Page extract:
--- BEGIN ---

I really don't have any words to describe the talent you have been blessed with!

These are amazing! REP! :victory: :grin:


----------



## wombat_tree

That is seriously brilliant!


----------



## BDJV

Fantastic work, I love the Possessed marine and the Wordbearer massacre!

+Rep to you!


----------



## dradcliffe09

Sorry GW, but you guys picked the wrong artists for your Visions of Heresy books! This guy is way better! I better keep working on my stuff....


----------



## shaantitus

Holy Shit. I am glad i found this thread.


----------



## Lord of the Night

Very very nice work. Do you take commissions for artwork?


----------



## Fumble Tumble

i have to say the last picture of leman russ blew me away... and the possessed one, you are great


----------



## Azkaellon

All i can say is i can't wait to see you draw a Thousand son marine


----------



## Oodles

I agree with everyone here! You have some fantastic talent! I honestly recommend that you(somehow) send GW a portfolio of your work and provide a link to the thread so they can see the reactions of the people who buy their products. If you arent doin this for a job, you should be! You are one skilled Mofo! If i were to request a pick, it would be of Darnath Lysander of the Imperial fists laying into an orc or 2. Some skull crackin goodness! But seriously what i said about GW and doin this for a job, you could earn some serious dosh doin that im sure! I will be lookin out for more posts!


----------



## BearsofLeon

I think you can see which one is my favorite...see my avatar


----------



## piemaster

I really like your possessed and "all praises" they're sexy right there dude.... Sexy on toast.


----------



## nabzy

love all of these.but honestly how much talent can one person have.i think you must have got all mine and i would like it back at some point:grin:


----------



## Hellucard

Just wow..outstanding..You should be at GW o.o wowie! Ur You siré, is fantastic!

And i absolutely love the Ultramarine patrol ..Wow..

--- END ---

Material:
--- BEGIN ---

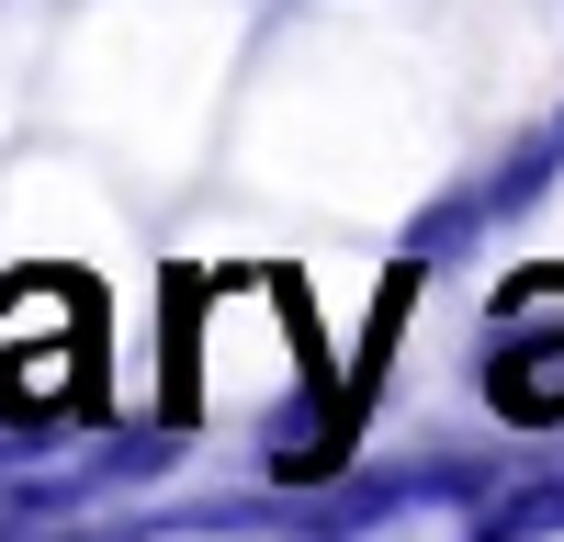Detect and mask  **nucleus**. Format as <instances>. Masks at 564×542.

--- END ---

Exercises to complete:
- 1) Shorten the paragraph in the forum thread that begins "I agree with everyone here!" and keep its main points.
- 2) In the forum thread, which two pieces does BDJV say they love?
- 3) Continue the forum thread from its last post.
None of the lines are needed here.

Exercise results:
- 1) The poster agrees that the artist is very talented. They suggest sending GW a portfolio and a link to the thread so the company can see how its customers react. They say the artist should do this as a job and could earn good money from it. As a request, they would like a picture of Darnath Lysander of the Imperial Fists fighting an orc or two. They will watch for more posts.

- 2) The Possessed marine and the Wordbearer massacre.

- 3)
----------



## Lord of the Night

Really excellent artwork. Have you ever considered doing some artwork of the Dark Eldar?, because if you did some they would be epic.


----------



## methodhigh

aaahh i see khorne has blessed not with the gift of killing but the gift of capturing our brothers doing what they are best at  awesome pics but need more berseker pics


----------



## Babypowder

Cool pictures man. I think my favorites were the last full scene ones. Did you do these at higher res? Would love to see more up close details!

Makes me want to try and do a full battle scene. I'd probably just get like half way and fail though haha. Keep up the good work, its inspirational!


----------



## emporershand89

aaaaaaaaaaaaaaaaaaaaaaaaaaaaaaaa..................................:shok:wow, thats really good. Ummmm, question, whats with all the uber buff hairy space marines. Gaurd, Guard, we want Guard!!! But still, impressive. It's guys like you that bring definition to the 40k universe


----------



## TRU3 CHAOS

Holy crap man, nice pics!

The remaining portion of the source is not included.